Copy out the lines verbatim, from the start of the records through the line containing "8.53 meters".

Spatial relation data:
-- begin --
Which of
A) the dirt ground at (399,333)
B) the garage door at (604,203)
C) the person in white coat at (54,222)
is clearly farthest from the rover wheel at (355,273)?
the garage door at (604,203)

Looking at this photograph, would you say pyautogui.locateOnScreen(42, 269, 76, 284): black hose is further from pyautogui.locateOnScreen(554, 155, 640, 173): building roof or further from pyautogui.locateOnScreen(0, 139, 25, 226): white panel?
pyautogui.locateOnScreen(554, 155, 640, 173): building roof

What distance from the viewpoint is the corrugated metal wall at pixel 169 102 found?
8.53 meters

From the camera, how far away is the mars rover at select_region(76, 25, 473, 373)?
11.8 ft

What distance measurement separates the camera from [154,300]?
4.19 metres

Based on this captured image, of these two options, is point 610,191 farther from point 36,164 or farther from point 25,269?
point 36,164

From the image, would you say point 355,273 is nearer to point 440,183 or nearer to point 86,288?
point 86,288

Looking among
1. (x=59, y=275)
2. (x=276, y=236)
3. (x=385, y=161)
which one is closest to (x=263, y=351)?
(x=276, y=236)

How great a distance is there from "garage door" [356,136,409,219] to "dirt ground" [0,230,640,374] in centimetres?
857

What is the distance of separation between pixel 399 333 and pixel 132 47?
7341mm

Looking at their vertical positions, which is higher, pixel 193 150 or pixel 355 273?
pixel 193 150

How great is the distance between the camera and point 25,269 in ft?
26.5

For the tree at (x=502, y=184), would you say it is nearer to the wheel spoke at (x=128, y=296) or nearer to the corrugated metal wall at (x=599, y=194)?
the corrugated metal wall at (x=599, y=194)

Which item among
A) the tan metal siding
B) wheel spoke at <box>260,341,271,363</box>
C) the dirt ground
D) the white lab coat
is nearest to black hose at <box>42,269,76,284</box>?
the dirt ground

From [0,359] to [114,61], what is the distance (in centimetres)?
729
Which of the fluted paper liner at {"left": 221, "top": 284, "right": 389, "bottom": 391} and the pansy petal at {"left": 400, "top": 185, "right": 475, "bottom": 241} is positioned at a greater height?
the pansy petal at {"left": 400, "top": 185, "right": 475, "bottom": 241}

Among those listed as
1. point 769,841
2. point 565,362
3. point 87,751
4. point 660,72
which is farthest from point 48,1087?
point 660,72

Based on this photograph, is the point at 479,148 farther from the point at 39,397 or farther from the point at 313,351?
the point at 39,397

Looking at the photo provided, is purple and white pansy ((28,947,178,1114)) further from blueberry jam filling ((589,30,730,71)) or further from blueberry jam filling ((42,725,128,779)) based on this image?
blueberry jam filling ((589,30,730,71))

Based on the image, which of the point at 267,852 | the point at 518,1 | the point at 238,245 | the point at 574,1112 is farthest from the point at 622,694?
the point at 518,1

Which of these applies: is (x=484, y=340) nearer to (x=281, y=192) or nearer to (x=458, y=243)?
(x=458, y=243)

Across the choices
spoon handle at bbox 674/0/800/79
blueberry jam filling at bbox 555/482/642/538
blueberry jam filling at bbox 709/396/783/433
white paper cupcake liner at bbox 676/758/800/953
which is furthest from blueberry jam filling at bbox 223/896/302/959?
-- end --
Response:
Which of
A) the dirt ground at (399,333)
B) the garage door at (604,203)
C) the person in white coat at (54,222)
is clearly farthest from the rover wheel at (355,273)?
the garage door at (604,203)

Looking at this photograph, would you say pyautogui.locateOnScreen(42, 269, 76, 284): black hose is further from pyautogui.locateOnScreen(554, 155, 640, 173): building roof or further from pyautogui.locateOnScreen(0, 139, 25, 226): white panel?
pyautogui.locateOnScreen(554, 155, 640, 173): building roof

What distance from the viewpoint is the corrugated metal wall at pixel 169 102 found?
8.53 meters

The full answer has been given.